Sanità: la coda di paglia della Lombardia

“Un’alleanza autentica tra strutture sanitarie private accreditate e ospedali pubblici ha permesso di arginare l’emergenza che così violentemente ha colpito la Regione Lombardia. Il modello sanitario lombardo ha mostrato tenuta, coesione, collaborazione e straordinaria reattività, mettendo in campo le migliori competenze cliniche e scientifiche”.

Sembra incredibile, ma davvero con queste parole è contrassegnata la pagina pubblicitaria, comprata sui giornali mainstream, dalla “banda dei quattro” composta da Confindustria Lombardia, Associazione Italiana Ospedalità Privata (AIOP), Associazione Religiosa Istituti Socio-sanitari (ARIS) e Regione Lombardia.

Una pagina-manifesto intitolata ancor più incredibilmente: “228.224 vite salvate in Lombardia” e piena di elogi per il contributo dato dalla sanità privata.

Non una parola per gli oltre 10.000 morti, che hanno dato alla Lombardia il triste primato mondiale del territorio con letalità più alta dallo scoppio della pandemia.

Non una parola sulla sciagurata scelta di trasferire i malati di Covid19 nelle RSA, trasformate in focolai di contagio, determinando vere e proprie stragi localizzate di popolazione anziana, sulle quali la magistratura ha aperto diverse inchieste.

Non una parola sulla piena libertà lasciata alla sanità privata di decidere se, come e quanto collaborare dentro un’emergenza sanitaria che ha devastato la vita della regione.

E, quanto al contributo di Confindustria, è stato senz’altro determinante: è, infatti, dalle sue pressioni, esercitate in tutte le direzioni, per non sospendere alcuna attività produttiva che si devono le tragedie di massa sperimentate dalle province di Bergamo e Brescia, le aree più industrializzate d’Italia, sulle quali si è alzato il muro del profitto per impedire le chiusure necessarie alla tutela della salute di lavoratori e cittadini.

Dati raccolti:
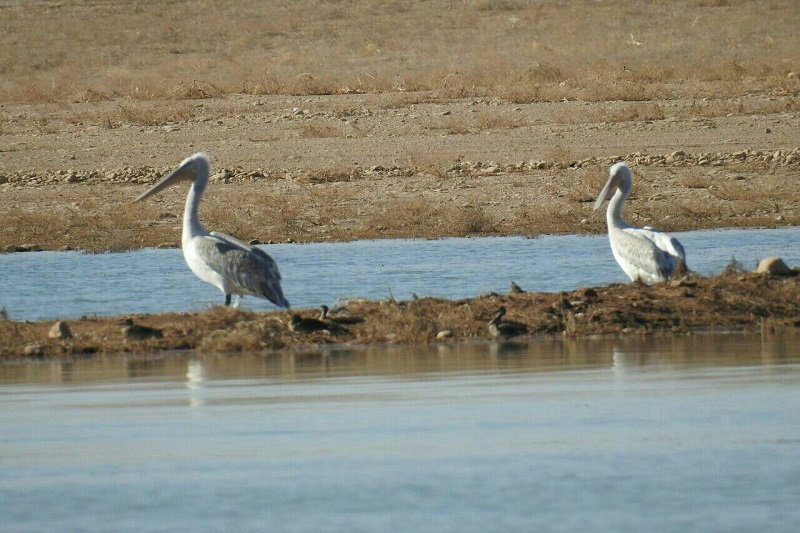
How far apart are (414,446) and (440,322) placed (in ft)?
13.2

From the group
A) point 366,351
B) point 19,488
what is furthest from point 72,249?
point 19,488

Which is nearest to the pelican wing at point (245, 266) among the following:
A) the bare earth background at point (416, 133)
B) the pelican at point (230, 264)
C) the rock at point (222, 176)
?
the pelican at point (230, 264)

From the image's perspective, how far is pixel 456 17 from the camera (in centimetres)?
3812

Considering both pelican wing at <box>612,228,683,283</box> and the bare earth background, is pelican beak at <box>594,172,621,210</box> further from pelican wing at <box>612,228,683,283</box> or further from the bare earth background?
the bare earth background

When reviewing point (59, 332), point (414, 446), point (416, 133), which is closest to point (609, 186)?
point (59, 332)

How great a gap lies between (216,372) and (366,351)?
1.23 m

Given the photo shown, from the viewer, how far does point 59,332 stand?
9.51 meters

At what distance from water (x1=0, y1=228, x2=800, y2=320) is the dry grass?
839cm

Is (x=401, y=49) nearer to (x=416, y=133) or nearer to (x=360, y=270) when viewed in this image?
(x=416, y=133)

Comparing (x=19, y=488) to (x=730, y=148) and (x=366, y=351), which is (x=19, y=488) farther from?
(x=730, y=148)

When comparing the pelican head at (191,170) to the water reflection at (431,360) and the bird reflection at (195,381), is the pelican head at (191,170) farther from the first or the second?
the bird reflection at (195,381)

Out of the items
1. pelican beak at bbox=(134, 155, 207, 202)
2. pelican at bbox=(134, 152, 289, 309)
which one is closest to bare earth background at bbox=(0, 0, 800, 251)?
pelican beak at bbox=(134, 155, 207, 202)

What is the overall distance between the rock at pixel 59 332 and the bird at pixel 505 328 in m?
2.64

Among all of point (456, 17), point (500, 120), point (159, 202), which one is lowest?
point (159, 202)
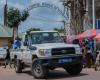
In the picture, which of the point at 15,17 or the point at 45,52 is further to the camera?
the point at 15,17

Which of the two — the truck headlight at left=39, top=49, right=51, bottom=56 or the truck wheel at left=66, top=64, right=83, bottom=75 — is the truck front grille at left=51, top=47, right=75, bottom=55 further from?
the truck wheel at left=66, top=64, right=83, bottom=75

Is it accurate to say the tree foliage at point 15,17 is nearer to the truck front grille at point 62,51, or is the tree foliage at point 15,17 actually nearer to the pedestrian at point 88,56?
the pedestrian at point 88,56

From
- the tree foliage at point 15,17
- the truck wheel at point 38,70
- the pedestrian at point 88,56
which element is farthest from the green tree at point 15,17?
the truck wheel at point 38,70

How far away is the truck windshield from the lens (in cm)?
1921

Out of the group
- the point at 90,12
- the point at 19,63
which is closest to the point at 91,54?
the point at 19,63

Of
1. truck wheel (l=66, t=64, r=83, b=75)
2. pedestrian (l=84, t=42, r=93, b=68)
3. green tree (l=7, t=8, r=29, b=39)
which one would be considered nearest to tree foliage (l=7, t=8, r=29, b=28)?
green tree (l=7, t=8, r=29, b=39)

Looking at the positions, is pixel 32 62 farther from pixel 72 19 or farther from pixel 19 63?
pixel 72 19

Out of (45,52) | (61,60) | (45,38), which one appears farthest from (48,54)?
(45,38)

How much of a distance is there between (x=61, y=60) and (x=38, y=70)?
1210 millimetres

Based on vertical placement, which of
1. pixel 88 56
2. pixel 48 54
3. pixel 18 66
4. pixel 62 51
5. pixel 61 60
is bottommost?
pixel 18 66

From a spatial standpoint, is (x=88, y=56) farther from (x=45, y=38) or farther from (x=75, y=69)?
(x=45, y=38)

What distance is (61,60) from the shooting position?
17.8 m

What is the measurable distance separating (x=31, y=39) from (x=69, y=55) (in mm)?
2466

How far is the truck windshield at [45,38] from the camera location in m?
19.2
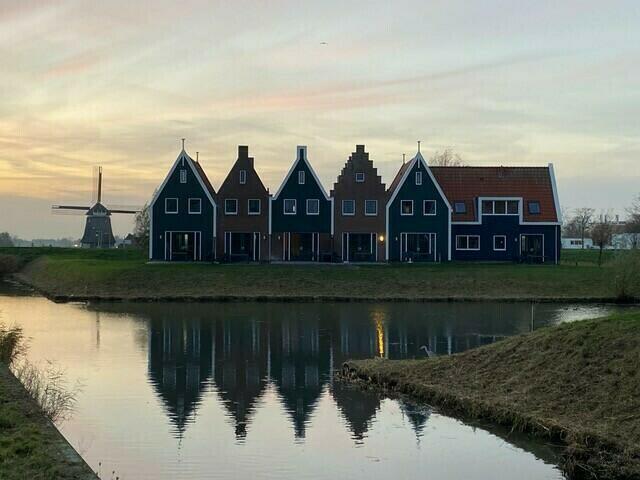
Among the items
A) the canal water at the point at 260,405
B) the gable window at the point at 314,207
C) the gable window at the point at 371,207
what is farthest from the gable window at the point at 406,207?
the canal water at the point at 260,405

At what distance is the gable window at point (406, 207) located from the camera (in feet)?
179

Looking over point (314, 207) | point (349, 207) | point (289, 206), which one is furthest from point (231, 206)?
point (349, 207)

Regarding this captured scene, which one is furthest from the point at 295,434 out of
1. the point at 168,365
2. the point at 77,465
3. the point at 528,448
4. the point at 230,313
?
the point at 230,313

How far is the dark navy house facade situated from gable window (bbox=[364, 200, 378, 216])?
10141mm

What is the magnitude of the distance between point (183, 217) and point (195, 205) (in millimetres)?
1129

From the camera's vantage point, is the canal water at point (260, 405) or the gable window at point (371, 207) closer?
the canal water at point (260, 405)

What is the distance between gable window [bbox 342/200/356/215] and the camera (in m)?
54.3

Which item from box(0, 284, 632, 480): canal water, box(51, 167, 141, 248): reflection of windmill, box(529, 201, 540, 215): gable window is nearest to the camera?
box(0, 284, 632, 480): canal water

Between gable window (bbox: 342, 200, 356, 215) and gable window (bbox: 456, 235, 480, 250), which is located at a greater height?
gable window (bbox: 342, 200, 356, 215)

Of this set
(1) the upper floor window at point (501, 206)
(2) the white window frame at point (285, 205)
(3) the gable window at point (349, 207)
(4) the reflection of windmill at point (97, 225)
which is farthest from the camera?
(4) the reflection of windmill at point (97, 225)

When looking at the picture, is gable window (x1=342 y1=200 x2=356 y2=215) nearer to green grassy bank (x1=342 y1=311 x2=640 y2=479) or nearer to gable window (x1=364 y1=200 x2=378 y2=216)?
gable window (x1=364 y1=200 x2=378 y2=216)

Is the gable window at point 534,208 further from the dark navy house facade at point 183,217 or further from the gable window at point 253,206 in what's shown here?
the dark navy house facade at point 183,217

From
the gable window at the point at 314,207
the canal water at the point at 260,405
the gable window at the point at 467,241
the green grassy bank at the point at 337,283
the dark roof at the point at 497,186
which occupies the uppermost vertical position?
the dark roof at the point at 497,186

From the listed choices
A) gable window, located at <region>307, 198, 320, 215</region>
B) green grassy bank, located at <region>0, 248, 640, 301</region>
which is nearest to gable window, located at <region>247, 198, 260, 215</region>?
gable window, located at <region>307, 198, 320, 215</region>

**Consegne**
(A) Nell'articolo sulla sanità lombarda, quale titolo porta la pagina pubblicitaria comprata sui giornali?
(B) Traduci in inglese questa frase dell'articolo sulla sanità lombarda: "Non una parola per gli oltre 10.000 morti, che hanno dato alla Lombardia il triste primato mondiale del territorio con letalità più alta dallo scoppio della pandemia."
(C) Prosegui l'articolo sulla sanità lombarda dal punto in cui si ferma.
L'elenco proviene da un'altra fonte.

**Soluzioni**
(A) "228.224 vite salvate in Lombardia".

(B) Not a word for the more than 10,000 dead, who gave Lombardy the sad world record as the area with the highest fatality rate since the outbreak of the pandemic.

(C)
In realtà, quello che l’epidemia di Covid19 ha dimostrato è il fallimento senza appello proprio del modello lombardo di sanità, interamente gestito dagli interessi dell’iniziativa privata, che ha smantellato ogni rete di assistenza e presidio medico territoriale per concentrare tutto nell’attività ospedaliera, torcendo quest’ultima in direzione delle terapie più remunerative: un business, reso evidente dall’inusuale firma di Confindustria su una pagina-manifesto che dovrebbe occuparsi di salute.

Un manifesto che suscita indignazione e rabbia, ma che dimostra l’infinita coda di paglia dei suoi estensori: se fosse evidente di per sé, perché comprare pagine a pagamento per dire che “tutto va bene, madama la marchesa?”

Un’ultima considerazione sembra necessaria e riguarda la firma della Regione Lombardia.

Che i privati decidano di danzare sui morti per tentare di rinverdire le stagioni dei profitti è di per sé indecente; che ad essi si unisca un’istituzione pubblica, che dovrebbe perseguire l’interesse generale e tutelare la vita e la salute dei suoi abitanti, è del tutto inaccettabile.

Per questo tre sono i provvedimenti da prendere senza indugio per invertire la rotta: commissariare la sanità lombarda, stracciare qualsiasi progetto di autonomia differenziata, rilanciare un grande progetto di sanità pubblica regionale, recuperando tutte le risorse da anni regalate ai privati.

Continuiamo a rimanere a casa, perché la solidarietà è la cura.

Ma non dimentichiamo nulla, perché è la memoria l’unico vaccino.